However, you cannot rightly claim that Mark is using them because of finding them in Scripture; he uses them exactly as a way by which to connect to a society that also misuses them. 

I wish people would stop trying to defend him on that point. Someone just needs to tell Dude what his parents should have told him growing up, and then we can all move on to being engaged in more productive things.


----------



## kvanlaan (Mar 26, 2009)

> however, you cannot rightly claim that mark is using them because of finding them in scripture; he uses them exactly as a way by which to connect to a society that also misuses them.
> 
> *i wish people would stop trying to defend him on that point. Someone just needs to tell dude what his parents should have told him growing up, and then we can all move on to being engaged in more productive things. *



*t h a n k y o u!*


----------



## Ivan (Mar 26, 2009)

• **DATA EXCERPT**:
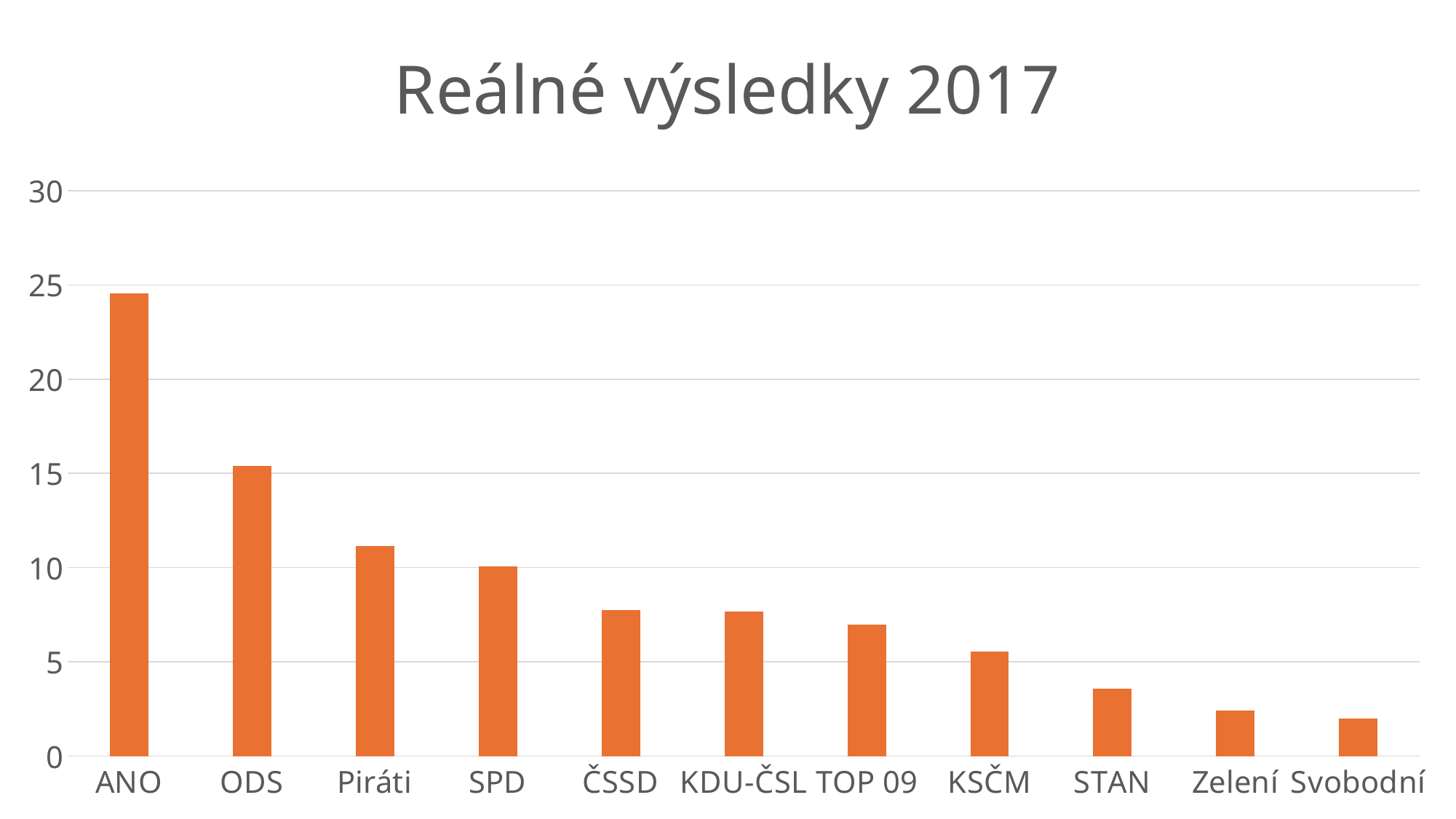
What is the title of the chart? Reálné výsledky 2017 Do the values rise or fall from left to right along the x axis? fall Is the value for ANO greater or less than 20? greater What kind of chart is shown on the slide? bar chart Which category has the lowest value? Svobodní Is the value for KSČM greater or less than 5? greater Which category has the highest value? ANO How many categories (parties) are shown on the x axis? 11 Which is larger, the value for Piráti or the value for TOP 09? Piráti Is the value for STAN greater or less than 5? less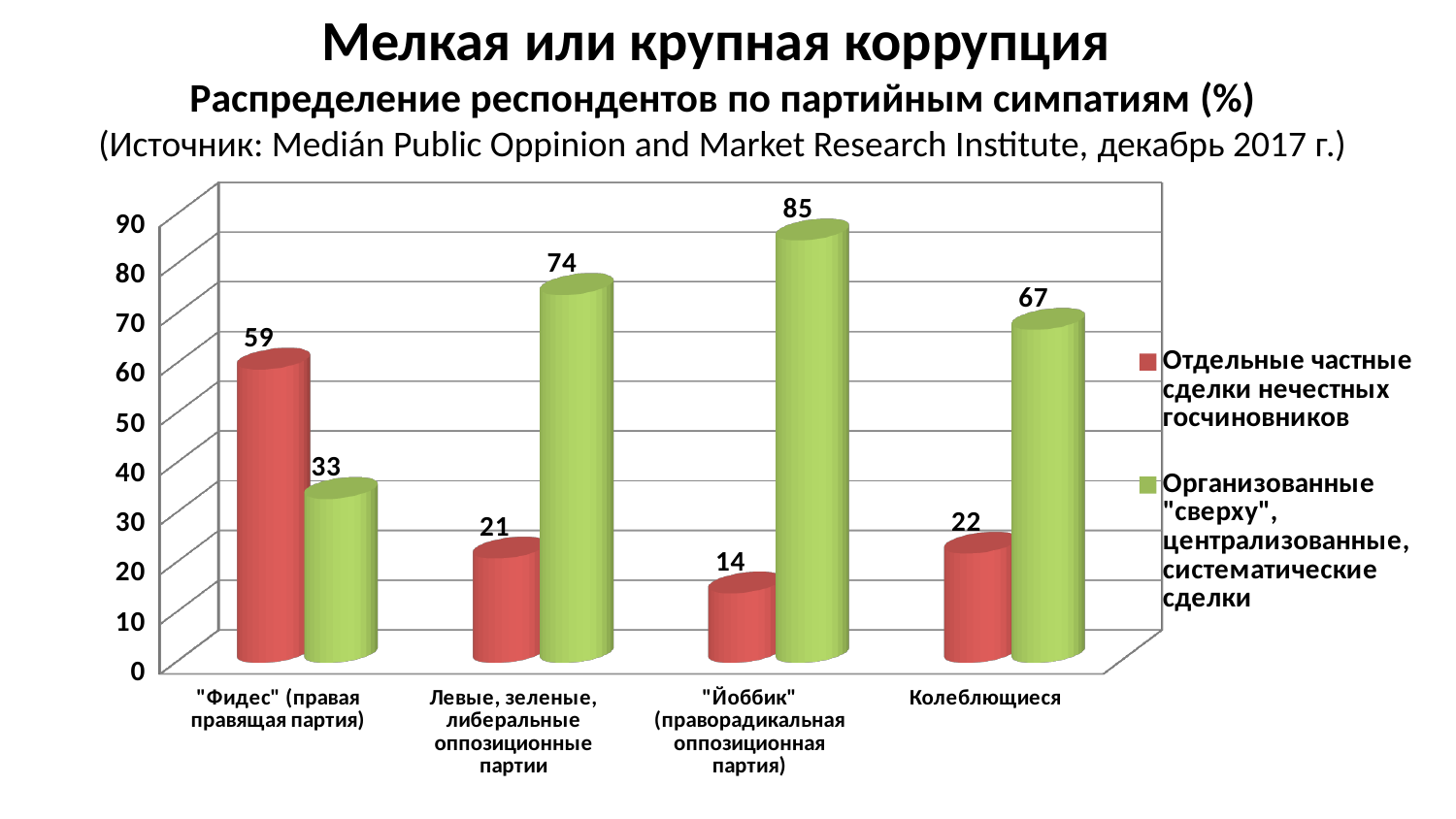
What is the value for "Йоббик" in the series "Организованные "сверху", централизованные, систематические сделки"? 85 Is the value for "Колеблющиеся" in the green series greater or less than 60? greater How many categories are shown on the x axis? 4 Which category has the lowest value in the series "Отдельные частные сделки нечестных госчиновников"? "Йоббик" (праворадикальная оппозиционная партия) What kind of chart is shown on the slide? Bar chart For "Левые, зеленые, либеральные оппозиционные партии", which series has the larger value? Организованные "сверху", централизованные, систематические сделки What is the difference between the two series values for "Фидес"? 26 What is the value for "Фидес" in the series "Отдельные частные сделки нечестных госчиновников"? 59 What is the value for "Колеблющиеся" in the series "Отдельные частные сделки нечестных госчиновников"? 22 What colour represents the series "Отдельные частные сделки нечестных госчиновников"? Red Which category has the highest value in the series "Организованные "сверху", централизованные, систематические сделки"? "Йоббик" (праворадикальная оппозиционная партия) How many series does the legend list? 2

• **TO-DO ITEM**: Resume the forum thread about Mark above, starting right after its last post heading.

• **RESULT OF THIS TASK**:
Rich Koster said:


> Tripel said:
> 
> 
> > Rich Koster said:
> ...



I can't believe you said that!


----------



## Rich Koster (Mar 27, 2009)

Skyler said:


> @PuritanCovenanter: Marvelous, perhaps, but also VERY long. Consider replacing with a link, maybe?
> 
> @Rich: Language changes. It's why we have new translations.



Point accepted brother, but sometimes we have to go back to the old English to get the punch across that the politically correct, desensitized, new English translations don't offer.


----------



## E Nomine (Mar 27, 2009)

Skyler's avatar cracks me up because I clicked on this thread to post "Klingon."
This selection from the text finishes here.